In 1894 he spoke out against the head tax imposed on Chinese immigrants to Canada. As moderator of the Presbyterian church, he broke precedent to speak in favor of a resolution opposing this tax, saying it was unjust and racist.
Mackay’s From Far Formosa is considered an important early missionary ethnography of Taiwan and an important contribution to the anthropological understanding of the culture and customs of the people of Taiwan during that period. Mackay himself was as fascinated by the cultures and habitat he found as he was disapproving of native practices he viewed as idolatry. He spoke approvingly of the destruction of art and other artefacts previously regarded as sacred by his newly Christian converts. Of his rustic apartment in an aboriginal village, Mackay wrote:
To that place the cast-off machinery of idolatry was brought, and more than once I dried my clothes before fires made of idolatrous paper, idols, and ancestral tablets. Three men were employed to carry other paraphernalia of idol-worship to the museum in Tamsui.
Mackay was otherwise an enthusiastic collector of cultural artefacts and specimens of local flora and fauna. Many items collected by him are today preserved at the ethnology department of the Royal Ontario Museum (Ontario, Canada) and the Aletheia University Museum (Tamsui, Taiwan).
Although Mackay had suffered from meningitis and malaria, he would die of throat cancer on June 2, 1901 in Tamsui. He was interred near Oxford College (牛津學堂; now Aletheia University) in Tamsui, Taiwan; more specifically, his grave is in a small cemetery in the eastern corner of the Tamkang Middle School campus, where his own son was interred adjacent to him. The major private Christian hospital in downtown Taipei is named Mackay Memorial Hospital, built in 1912 to replace the smaller Mackay Hospital he started in Tamsui in 1882. In recent years Mackay’s life has been celebrated by advocates of a Taiwanese identity and historical understanding that stands distinct from the narratives brought to the island by Japan and China.

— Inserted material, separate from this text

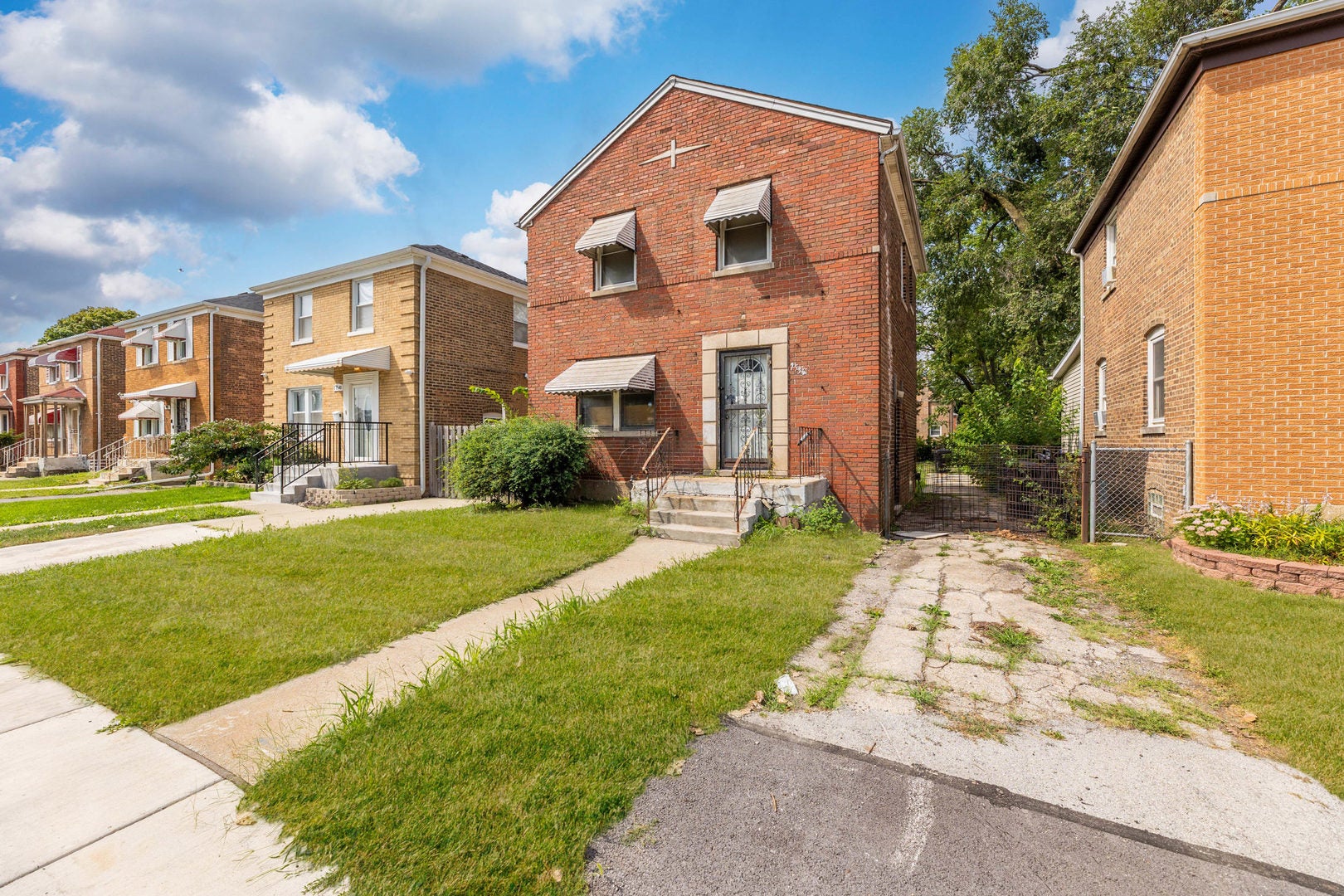 7536 S Damen Avenue - Photo 2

On June 30, 2004, a large bust statue of George Leslie Mackay was dedicated outside the Oxford County offices in Woodstock, Ontario. The delegation from Taiwan in attendance included representatives from the Aletheia University and the Presbyterian Church in Taiwan. The event was also attended by representatives of the Presbyterian Church in Canada, the United Church of Canada, local, regional, and national Canadian dignitaries, and a number of Mackay descendants from across North America. One of his grandchildren is Dr. John Ross Mackay.
In November 2006, a Canadian Television documentary was aired titled The Black Bearded Barbarian of Taiwan. It was broadcast in both Mandarin and English on OMNI 2 as part of their Signature Series.

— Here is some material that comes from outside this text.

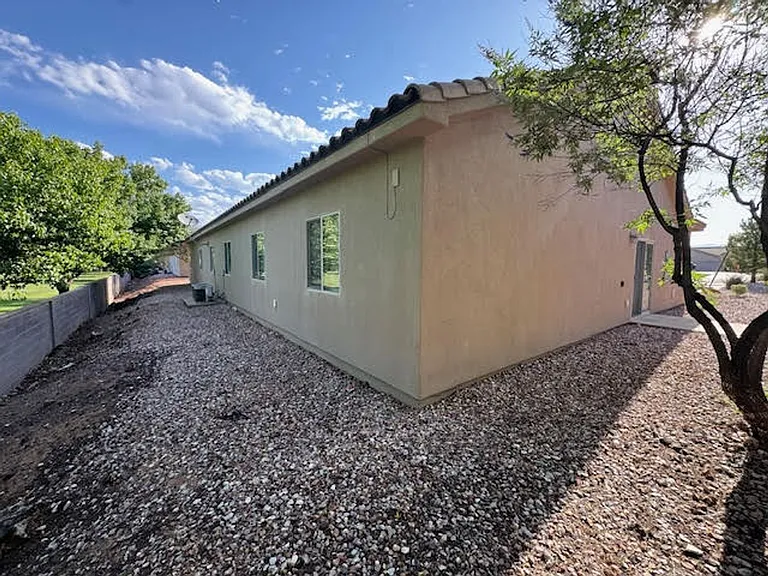 472 N 2480 W — Photo 12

Rohrer states that Mackay, “allowed himself to truly encounter and to be transformed by the people he sought to serve.” He gave the local Christians leadership roles in the churches, giving them perhaps more autonomy and freedom than any other western missionary to China in his period.
In 2008 Taiwan’s government invested in the production of the world’s first-ever Taiwanese/English-language opera based on Mackay’s life. Over a hundred opera singers and production crew from Europe, Asia, and the United States were brought for on the project. Mackay: The Black Bearded Bible Man had its world premier on 27 November 2008, at Taiwan’s National Theater and ran until 30 November.
Mackay: The Black Bearded Bible Man took more than five years to produce. Taiwanese composer Gordon S.W. Chin and librettist Joyce Chiou set out in 2002 to create an opera whose subject was drawn from Taiwanese lore and employed local settings. The large cast featured Thomas Meglioranza (baritone) as George Mackay, Chen Mei-Lin (soprano) as Mackay’s wife Tiuⁿ Chhang-miâ, and Choi Seung-Jin (tenor) as Giâm Chheng-hoâ, Mackay’s first disciple and follower in Taiwan. Chien Wen-Pin, a native of Taipei, conducted the National Symphony Orchestra (Taiwan). Lukas Hemleb directed the stage production.